J’ai apprécié d’avoir porté mon choix sur cet illustre ouvrage intitulé « Jonathan Livigston le Goéland » dont l’histoire pourtant simple et accessible à tous les âges m’a offert l’opportunité d’apprécier mon changement de regard sur une même histoire avant et après la formation de médiateur donnant lieu à deux versions différentes en terme d’analyse des situations évoquées au cours du récit. C’est donc dans cette nouvelle posture de médiateur que je présente la synthèse commentée de ce récit où la place de l’Homme – le goéland étant personnifié- est placé au cœur de tous les dispositifs.
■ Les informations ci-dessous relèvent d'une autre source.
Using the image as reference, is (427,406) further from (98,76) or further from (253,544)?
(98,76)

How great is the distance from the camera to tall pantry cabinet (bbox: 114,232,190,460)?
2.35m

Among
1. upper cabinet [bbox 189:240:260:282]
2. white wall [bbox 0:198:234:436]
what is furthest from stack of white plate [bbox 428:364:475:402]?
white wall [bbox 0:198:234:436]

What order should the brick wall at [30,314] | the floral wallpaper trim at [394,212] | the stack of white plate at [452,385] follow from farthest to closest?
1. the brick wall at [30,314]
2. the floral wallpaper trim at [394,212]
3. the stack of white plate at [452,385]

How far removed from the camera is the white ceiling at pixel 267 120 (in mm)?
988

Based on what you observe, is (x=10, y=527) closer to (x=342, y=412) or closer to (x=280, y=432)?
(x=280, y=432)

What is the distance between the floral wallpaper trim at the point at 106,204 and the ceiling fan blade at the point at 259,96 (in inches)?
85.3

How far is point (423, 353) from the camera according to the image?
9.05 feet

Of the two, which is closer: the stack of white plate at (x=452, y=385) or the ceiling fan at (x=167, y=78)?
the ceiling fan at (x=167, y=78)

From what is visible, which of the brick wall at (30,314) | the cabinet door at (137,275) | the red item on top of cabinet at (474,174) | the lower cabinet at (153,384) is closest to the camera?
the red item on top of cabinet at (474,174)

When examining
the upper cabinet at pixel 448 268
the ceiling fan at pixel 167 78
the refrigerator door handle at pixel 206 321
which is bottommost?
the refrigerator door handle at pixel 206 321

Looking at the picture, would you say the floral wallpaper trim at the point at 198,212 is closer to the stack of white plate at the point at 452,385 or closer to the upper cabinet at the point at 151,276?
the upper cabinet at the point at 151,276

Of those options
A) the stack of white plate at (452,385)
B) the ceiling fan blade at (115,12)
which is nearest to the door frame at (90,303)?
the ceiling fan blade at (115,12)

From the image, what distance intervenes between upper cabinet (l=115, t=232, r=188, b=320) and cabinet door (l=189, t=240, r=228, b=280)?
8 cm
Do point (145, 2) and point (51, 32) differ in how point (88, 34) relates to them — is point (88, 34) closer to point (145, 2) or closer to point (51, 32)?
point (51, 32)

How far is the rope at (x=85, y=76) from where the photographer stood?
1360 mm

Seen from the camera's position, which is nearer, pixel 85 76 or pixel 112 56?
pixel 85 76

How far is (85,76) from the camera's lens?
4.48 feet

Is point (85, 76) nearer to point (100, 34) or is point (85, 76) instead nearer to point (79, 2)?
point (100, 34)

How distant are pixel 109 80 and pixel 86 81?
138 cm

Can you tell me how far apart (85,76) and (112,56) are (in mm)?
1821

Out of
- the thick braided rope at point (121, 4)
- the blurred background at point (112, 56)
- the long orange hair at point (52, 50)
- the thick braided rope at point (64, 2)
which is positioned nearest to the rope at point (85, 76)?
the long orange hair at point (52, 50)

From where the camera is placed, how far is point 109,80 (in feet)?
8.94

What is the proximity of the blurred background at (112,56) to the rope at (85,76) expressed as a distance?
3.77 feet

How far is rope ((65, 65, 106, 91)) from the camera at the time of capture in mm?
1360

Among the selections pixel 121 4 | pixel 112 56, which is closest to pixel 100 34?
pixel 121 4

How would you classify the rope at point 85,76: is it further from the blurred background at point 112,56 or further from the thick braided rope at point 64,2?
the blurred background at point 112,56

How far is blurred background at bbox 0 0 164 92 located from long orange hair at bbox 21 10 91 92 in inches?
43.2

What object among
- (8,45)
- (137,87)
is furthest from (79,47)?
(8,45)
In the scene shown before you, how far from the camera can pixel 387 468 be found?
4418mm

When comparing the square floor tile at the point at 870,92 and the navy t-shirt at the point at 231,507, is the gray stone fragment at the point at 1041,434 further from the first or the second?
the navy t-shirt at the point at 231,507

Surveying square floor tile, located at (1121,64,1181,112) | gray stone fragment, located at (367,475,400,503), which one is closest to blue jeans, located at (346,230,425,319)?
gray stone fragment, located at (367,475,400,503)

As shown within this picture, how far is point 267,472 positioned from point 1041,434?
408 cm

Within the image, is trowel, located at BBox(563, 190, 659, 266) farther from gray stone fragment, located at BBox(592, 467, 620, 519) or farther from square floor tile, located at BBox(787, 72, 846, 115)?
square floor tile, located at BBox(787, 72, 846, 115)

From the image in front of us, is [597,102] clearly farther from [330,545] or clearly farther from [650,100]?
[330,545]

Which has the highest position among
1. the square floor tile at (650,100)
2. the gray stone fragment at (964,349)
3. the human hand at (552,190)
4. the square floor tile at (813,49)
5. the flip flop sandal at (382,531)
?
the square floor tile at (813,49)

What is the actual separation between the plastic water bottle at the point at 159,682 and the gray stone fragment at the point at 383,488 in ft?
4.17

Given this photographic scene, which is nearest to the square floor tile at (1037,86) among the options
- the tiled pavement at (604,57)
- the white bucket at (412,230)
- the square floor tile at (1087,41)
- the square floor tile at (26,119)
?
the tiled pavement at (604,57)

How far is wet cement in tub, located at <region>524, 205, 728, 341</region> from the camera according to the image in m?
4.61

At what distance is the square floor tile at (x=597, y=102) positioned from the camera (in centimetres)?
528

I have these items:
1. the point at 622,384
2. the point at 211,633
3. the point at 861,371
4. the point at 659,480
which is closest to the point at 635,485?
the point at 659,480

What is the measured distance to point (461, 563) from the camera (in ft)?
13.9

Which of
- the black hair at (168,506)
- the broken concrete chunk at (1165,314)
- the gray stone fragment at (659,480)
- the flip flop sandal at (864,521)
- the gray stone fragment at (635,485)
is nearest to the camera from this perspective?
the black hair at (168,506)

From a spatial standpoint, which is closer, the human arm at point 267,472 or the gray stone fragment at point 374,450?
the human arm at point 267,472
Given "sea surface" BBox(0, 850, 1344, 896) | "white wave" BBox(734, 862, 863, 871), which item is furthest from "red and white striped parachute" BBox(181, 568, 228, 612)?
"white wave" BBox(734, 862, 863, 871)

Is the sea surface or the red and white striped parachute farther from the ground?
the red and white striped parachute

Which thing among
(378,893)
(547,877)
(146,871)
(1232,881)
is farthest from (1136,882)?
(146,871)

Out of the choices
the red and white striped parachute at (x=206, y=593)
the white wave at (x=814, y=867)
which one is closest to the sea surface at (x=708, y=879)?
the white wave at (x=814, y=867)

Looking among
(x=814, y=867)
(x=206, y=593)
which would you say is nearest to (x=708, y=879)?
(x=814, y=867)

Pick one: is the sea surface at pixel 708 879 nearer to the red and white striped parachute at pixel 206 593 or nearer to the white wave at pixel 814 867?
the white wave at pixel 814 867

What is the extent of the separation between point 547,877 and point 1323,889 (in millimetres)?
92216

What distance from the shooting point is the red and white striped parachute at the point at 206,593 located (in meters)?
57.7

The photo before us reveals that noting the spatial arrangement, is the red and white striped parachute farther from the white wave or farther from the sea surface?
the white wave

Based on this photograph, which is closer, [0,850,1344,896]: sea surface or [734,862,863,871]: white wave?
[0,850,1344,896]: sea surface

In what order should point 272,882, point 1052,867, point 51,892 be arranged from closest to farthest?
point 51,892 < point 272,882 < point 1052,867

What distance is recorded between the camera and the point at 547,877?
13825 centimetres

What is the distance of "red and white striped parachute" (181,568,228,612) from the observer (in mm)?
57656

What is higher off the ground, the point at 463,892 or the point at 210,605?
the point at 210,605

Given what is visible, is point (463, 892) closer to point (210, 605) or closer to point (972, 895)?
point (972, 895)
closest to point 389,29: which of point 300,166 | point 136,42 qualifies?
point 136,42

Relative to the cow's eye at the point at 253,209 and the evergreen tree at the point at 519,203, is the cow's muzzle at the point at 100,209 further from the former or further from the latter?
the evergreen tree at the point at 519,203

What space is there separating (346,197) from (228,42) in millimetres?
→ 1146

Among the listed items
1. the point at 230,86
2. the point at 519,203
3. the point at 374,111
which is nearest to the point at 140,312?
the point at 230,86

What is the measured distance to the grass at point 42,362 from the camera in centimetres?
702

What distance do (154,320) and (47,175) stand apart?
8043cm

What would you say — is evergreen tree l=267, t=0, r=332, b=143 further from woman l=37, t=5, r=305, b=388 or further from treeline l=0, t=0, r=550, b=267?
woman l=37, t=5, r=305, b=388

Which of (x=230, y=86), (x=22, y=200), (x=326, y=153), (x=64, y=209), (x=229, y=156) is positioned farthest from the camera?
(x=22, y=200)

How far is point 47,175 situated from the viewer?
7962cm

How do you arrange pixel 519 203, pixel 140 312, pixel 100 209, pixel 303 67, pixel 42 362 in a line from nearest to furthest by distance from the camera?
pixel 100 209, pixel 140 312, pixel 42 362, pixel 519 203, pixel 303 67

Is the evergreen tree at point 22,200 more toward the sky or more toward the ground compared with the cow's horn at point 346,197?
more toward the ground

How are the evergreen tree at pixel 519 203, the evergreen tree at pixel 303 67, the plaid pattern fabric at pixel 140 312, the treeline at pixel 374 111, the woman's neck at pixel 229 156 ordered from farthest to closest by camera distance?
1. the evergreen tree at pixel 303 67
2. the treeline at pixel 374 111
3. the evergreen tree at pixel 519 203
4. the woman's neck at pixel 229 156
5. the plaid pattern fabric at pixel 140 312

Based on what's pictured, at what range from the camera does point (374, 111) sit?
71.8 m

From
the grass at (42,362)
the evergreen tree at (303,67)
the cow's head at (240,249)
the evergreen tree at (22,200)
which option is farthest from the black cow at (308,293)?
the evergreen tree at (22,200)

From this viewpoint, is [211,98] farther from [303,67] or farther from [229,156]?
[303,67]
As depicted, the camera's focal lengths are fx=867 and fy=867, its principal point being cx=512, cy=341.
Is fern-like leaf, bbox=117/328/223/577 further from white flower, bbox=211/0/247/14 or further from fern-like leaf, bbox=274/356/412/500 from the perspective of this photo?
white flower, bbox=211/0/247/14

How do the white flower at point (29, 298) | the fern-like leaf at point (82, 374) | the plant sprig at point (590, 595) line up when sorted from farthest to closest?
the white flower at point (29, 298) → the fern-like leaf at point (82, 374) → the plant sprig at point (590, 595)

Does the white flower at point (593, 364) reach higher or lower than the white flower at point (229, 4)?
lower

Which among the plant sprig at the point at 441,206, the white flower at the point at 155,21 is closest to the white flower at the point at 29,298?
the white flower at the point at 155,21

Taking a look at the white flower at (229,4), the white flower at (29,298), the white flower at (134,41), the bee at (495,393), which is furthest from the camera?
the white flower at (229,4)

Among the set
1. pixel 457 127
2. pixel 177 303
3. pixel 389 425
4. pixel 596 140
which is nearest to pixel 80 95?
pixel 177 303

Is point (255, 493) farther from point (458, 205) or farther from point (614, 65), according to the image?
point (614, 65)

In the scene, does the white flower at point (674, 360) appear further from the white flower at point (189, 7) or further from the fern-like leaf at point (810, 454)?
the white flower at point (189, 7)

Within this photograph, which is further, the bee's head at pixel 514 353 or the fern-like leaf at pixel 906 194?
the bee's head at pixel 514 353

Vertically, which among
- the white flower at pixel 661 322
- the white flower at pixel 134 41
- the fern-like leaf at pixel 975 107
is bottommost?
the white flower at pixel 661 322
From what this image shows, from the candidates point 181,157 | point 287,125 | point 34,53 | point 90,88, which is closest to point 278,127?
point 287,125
Dans ce récit, nous sommes transportés au sein d’une communauté de goélands, parmi laquelle le jeune Jonathan Livingston fait des choix de mode de vie distincts des coutumes et pratiques de sa famille et du clan dont il fait partie, au point de se voir écarté et conduit à l’exil.

Dès le début de la narration, la présence du médiateur m’a paru nécessaire face à la souffrance exprimée par Jonathan Livingston engagé seul dans un conflit qui l’oppose à sa famille et à la communauté dans laquelle il vit, et dont il ne partage pas les mêmes conceptions de vie. Mais de surcroît, sans lui prêter d’intention, j’ai eu le sentiment que tout au long du récit, le narrateur, avec habilité, me donnait d’office ce rôle en tant que lecteur en me mettant en position d’observateur, d’accueil d’écoute des difficultés rencontrées par Jonathan Livingston, et en mettant sans cesse en parallèle les arguments, les jugements développés par l’autre partie identifiée par le chef de la communauté et sa famille dans l’escalade du conflit.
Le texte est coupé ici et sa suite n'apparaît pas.